Не обошел я вниманием и  островок высоких берез, стерегущих  покой старого  кладбища.   От этого островка «усопших душ» рукой было подать  до другого острова забвения, навсегда приютившего жителей села Богородское, в котором хорошо сохранилась построенная в XVI веке церковь.   
Шли дни, заканчивались недели. В распорядок моего дня были внесены заплывы в верховье русла Куюковки. У места, где стояла часовня, и обосновалось небольшое аккуратное хозяйство попа, отгороженное с трех сторон высоким металлическим забором, я отдыхал на воде, зачастую наблюдая в голубом небе маленький стрекочущий вертолет, и река не брала мое тело. Где-то рядом, по словам местных жителей, располагалось родовое имение Чулпан Хаматовой. Впрочем, почти все прижившиеся на этом берегу дома  имели богатый  вид, а некоторые даже весьма, и «вычислить»  «гнездышко»  актрисы  было сложно. 
 В конце лета я получил ордер на проведение земляных работ, объездив за  семью печатями, с учетом приемных дней и часов, весь район и, прокопав по своему участку канаву,  стал ждать приезда бригады монтажников.
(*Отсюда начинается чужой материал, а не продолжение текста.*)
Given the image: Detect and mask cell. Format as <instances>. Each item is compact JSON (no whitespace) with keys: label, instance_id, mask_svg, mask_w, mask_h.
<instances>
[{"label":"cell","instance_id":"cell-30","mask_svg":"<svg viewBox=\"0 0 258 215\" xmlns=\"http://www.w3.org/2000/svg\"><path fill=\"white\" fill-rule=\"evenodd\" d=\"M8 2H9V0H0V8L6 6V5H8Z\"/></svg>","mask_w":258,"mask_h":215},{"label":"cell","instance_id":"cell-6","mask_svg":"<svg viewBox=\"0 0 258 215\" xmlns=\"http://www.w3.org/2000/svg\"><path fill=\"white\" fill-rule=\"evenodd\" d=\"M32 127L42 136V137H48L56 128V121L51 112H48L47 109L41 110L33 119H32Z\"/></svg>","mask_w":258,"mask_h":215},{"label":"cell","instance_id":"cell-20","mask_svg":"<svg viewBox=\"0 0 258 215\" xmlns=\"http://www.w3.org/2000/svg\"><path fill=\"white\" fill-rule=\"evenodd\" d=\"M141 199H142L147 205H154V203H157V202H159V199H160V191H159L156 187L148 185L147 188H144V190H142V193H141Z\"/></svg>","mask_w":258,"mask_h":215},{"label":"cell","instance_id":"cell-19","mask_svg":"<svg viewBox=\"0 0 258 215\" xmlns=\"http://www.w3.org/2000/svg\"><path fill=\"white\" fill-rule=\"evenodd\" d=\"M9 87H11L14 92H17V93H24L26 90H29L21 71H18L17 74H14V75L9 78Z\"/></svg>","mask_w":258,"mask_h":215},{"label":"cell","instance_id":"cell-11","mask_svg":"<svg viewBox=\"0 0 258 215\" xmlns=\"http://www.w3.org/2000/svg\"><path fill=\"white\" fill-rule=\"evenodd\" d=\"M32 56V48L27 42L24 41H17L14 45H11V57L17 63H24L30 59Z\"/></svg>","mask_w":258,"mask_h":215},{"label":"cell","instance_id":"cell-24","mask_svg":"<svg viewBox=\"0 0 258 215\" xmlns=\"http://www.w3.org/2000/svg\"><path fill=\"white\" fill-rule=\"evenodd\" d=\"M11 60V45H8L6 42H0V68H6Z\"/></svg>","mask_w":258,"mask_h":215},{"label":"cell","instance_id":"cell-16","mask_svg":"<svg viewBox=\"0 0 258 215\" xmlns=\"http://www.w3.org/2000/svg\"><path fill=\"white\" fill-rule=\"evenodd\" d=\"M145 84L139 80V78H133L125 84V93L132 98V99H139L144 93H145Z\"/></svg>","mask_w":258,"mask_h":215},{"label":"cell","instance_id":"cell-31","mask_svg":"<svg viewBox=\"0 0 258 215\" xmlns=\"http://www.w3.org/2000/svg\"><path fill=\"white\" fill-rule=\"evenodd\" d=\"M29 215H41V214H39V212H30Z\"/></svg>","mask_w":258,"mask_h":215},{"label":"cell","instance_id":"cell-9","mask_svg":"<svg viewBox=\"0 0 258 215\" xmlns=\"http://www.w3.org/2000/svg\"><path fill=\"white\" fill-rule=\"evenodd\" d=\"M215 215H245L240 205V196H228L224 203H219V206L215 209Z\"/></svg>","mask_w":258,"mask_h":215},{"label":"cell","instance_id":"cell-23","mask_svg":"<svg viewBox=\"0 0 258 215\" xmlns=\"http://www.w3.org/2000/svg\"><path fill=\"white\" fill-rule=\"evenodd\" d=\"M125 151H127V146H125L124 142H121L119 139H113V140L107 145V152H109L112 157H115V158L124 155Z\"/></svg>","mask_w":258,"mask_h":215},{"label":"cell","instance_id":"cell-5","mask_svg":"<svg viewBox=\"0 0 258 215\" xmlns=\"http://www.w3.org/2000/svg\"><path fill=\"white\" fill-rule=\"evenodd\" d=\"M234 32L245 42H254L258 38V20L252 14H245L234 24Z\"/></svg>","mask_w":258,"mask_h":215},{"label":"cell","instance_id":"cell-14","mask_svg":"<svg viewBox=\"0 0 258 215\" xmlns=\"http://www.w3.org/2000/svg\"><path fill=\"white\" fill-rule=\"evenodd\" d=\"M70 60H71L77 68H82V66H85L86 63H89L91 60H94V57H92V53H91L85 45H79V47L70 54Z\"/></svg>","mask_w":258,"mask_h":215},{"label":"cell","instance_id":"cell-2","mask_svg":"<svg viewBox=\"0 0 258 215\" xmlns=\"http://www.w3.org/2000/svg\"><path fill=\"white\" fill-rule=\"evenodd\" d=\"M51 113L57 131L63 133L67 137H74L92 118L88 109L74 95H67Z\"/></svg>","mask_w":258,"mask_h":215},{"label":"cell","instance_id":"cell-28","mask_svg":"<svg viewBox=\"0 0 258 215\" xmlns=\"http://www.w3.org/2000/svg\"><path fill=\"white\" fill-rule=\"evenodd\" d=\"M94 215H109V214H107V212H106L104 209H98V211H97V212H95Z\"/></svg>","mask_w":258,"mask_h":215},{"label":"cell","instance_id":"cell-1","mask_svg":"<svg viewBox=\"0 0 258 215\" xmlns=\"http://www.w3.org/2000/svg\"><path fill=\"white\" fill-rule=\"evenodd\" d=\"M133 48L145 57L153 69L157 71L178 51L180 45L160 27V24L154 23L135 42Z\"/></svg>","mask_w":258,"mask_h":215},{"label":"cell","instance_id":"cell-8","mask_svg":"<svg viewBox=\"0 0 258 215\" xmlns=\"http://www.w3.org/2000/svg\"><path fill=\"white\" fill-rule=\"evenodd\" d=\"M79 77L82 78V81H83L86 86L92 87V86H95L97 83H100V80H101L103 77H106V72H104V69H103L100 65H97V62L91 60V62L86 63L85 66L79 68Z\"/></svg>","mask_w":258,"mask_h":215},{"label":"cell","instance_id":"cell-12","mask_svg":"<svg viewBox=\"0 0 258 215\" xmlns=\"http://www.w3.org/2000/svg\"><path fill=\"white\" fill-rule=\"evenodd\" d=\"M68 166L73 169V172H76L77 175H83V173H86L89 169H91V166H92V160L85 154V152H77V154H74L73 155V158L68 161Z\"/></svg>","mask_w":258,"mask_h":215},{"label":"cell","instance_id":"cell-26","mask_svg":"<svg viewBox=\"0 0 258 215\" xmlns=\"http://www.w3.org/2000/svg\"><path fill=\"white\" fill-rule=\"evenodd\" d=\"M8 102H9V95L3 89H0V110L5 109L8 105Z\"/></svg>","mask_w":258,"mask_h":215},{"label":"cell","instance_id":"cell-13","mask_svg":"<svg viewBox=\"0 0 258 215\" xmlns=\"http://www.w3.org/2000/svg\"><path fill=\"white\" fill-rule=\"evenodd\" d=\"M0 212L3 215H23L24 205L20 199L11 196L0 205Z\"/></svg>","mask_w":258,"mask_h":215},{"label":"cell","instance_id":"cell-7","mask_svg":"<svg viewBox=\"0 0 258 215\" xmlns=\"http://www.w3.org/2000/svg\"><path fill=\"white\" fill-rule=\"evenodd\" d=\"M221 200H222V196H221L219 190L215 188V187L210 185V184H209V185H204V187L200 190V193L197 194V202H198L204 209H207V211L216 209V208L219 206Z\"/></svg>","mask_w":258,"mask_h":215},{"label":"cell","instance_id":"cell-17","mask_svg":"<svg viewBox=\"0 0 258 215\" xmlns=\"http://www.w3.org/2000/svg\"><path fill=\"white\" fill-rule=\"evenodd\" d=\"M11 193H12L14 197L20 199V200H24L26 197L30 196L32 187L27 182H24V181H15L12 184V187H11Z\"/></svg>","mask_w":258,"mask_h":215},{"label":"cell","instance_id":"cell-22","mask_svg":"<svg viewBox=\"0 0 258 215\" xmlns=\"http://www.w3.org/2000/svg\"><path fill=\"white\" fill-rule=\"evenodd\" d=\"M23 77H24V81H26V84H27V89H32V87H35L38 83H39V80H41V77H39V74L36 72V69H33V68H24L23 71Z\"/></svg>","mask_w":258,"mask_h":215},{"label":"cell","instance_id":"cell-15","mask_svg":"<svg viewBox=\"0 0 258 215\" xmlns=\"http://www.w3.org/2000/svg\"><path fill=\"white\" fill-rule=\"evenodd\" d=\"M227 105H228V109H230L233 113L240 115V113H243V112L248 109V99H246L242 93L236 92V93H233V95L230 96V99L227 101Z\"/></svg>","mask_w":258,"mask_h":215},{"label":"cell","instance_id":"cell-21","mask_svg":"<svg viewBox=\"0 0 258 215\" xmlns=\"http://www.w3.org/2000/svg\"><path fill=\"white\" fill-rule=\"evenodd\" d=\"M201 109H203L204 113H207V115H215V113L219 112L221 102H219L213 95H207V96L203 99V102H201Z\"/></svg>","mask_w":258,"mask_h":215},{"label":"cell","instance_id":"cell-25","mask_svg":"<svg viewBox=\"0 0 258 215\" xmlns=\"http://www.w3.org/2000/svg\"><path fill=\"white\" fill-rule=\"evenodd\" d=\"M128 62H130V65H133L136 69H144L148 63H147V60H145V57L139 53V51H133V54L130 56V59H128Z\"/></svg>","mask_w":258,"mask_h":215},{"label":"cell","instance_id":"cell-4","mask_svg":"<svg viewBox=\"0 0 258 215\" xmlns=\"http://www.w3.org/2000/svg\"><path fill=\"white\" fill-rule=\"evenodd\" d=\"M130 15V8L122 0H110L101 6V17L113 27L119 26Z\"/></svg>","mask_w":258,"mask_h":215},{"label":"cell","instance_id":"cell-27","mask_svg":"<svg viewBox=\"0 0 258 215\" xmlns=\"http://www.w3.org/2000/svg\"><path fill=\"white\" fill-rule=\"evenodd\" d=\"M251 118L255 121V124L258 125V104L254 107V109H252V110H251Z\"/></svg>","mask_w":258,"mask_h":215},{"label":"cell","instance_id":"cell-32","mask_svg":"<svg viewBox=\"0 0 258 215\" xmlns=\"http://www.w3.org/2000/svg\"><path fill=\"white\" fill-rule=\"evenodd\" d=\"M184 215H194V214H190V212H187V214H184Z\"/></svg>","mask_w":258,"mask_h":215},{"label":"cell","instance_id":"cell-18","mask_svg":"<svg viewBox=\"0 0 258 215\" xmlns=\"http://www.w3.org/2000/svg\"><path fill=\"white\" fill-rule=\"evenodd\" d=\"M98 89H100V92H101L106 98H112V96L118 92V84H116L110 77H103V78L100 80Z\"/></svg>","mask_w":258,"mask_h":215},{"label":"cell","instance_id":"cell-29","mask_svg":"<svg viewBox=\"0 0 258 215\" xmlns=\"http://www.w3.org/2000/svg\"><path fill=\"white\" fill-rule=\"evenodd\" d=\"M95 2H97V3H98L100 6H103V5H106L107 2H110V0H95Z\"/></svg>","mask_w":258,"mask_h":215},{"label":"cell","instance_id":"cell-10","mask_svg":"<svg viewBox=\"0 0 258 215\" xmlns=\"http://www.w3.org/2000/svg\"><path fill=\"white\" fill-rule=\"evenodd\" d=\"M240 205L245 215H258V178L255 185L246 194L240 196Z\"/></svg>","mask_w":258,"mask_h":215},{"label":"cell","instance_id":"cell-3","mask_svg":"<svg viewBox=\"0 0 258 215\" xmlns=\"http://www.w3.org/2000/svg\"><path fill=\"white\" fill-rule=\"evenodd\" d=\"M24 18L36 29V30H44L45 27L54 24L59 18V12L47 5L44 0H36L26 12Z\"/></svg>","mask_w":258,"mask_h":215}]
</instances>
Однако  газовщики не принимались за дело по той причине, что не все еще было подрядчиками согласовано по проекту. Траншея осыпалась, ее заливало дождями, а я, разувшись и раздевшись до трусов, отчаянно приводил ее в порядок, отчего она стала для меня едва ли не вторым домом. "Бог в помощь", - иногда останавливался возле меня Михаил и, покурив, шел на промысел.
     В один из дней над Куюками разразилась страшная гроза. Потоки мутной воды хлынули в реку, размыли берега, но никакого чуда не явили. А вот траншея моя обвалилась так, хоть плач.
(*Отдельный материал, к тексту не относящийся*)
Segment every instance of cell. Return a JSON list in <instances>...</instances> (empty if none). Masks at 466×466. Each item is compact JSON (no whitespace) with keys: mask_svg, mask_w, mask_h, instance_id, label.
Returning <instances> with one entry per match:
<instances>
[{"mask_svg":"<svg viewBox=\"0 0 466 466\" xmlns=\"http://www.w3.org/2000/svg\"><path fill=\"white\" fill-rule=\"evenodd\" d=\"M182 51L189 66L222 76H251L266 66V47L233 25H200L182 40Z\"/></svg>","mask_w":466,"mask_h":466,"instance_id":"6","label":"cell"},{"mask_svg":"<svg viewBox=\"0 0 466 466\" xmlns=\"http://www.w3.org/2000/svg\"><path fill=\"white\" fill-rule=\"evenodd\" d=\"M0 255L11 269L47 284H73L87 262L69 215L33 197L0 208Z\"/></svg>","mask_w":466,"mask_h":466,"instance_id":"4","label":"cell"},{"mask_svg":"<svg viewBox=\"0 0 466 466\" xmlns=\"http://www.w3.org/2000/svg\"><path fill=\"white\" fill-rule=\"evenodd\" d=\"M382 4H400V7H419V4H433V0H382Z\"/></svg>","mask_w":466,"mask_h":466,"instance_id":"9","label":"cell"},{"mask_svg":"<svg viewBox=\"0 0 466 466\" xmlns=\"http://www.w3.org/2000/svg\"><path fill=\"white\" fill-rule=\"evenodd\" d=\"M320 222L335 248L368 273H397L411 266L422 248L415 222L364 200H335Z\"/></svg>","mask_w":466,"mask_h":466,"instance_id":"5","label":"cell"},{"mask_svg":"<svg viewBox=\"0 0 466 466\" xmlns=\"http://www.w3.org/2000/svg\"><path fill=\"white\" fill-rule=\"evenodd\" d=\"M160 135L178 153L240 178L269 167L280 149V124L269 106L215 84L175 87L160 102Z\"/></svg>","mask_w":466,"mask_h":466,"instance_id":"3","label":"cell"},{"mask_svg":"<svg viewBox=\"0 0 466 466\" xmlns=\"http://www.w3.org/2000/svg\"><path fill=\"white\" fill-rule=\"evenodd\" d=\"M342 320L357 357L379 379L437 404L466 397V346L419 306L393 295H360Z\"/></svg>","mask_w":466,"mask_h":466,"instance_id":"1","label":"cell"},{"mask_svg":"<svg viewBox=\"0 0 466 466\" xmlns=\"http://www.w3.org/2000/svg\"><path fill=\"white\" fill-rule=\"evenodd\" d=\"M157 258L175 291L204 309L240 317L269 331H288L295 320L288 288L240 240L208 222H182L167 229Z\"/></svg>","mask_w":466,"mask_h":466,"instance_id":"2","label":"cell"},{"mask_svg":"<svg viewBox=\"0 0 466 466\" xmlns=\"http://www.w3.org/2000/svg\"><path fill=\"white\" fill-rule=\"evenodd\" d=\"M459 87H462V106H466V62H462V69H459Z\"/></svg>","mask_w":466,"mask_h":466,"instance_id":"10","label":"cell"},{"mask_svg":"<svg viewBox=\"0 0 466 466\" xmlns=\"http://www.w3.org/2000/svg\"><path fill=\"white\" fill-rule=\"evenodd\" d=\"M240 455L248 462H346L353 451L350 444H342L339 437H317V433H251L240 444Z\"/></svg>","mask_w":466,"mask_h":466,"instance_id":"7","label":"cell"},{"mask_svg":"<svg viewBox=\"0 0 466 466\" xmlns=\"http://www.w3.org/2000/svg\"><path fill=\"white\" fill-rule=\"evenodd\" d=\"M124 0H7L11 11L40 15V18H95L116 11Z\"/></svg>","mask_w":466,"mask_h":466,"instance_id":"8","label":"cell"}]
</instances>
 В назначенный для прокладки трубы день я, нанял таджиков и с их помощью за несколько часов «прогрыз» траншею через улицу до места врезки.   Когда трубу положили, я, не медля, закопал ее, оставив на стыке приличных размеров яму, основательно укрепив ее, как блиндаж, досками и обложив мешками с песком. 
 Наступил ноябрь.  Сведущие люди посоветовали мне чаще справляться о дате приезда  аварийной машины. По их словам, бригад, занимающихся врезками, было всего лишь две на весь район, и  заказчики буквально вылавливали их. Некоторые, в буквальном смысле слова, умоляли начальников  не оставлять без тепла маленьких детей. Я тоже звонил в ПТО каждый божий день, но телефон не отвечал или был занят. Однажды, я не выдержал и позвонил в приемную «Приволжскгаза». «Что за средневековье», – начал я высказывать секретарше наболевшее, но вовремя «остыл» и дипломатично попросил ускорения. После чего зашел в храм и, помолившись, поставил свечку Николаю Святителю. Через неделю  в газовом деле была поставлена точка.  Я засыпал «блиндаж» песком и Михаил утрамбовал его колесами Газели. Но это был еще не конец истории.  Начать пользование «золотым» топливом, можно было лишь после  опломбировки счетчика техником «райгаза». Документы ушли в «райгаз» курьером, но его «лошадь», видимо, затерялась где-то дорогой. Я поехал в район через Казань рейсовым автобусом и, наведя там «мосты», вернулся обнадеженный. 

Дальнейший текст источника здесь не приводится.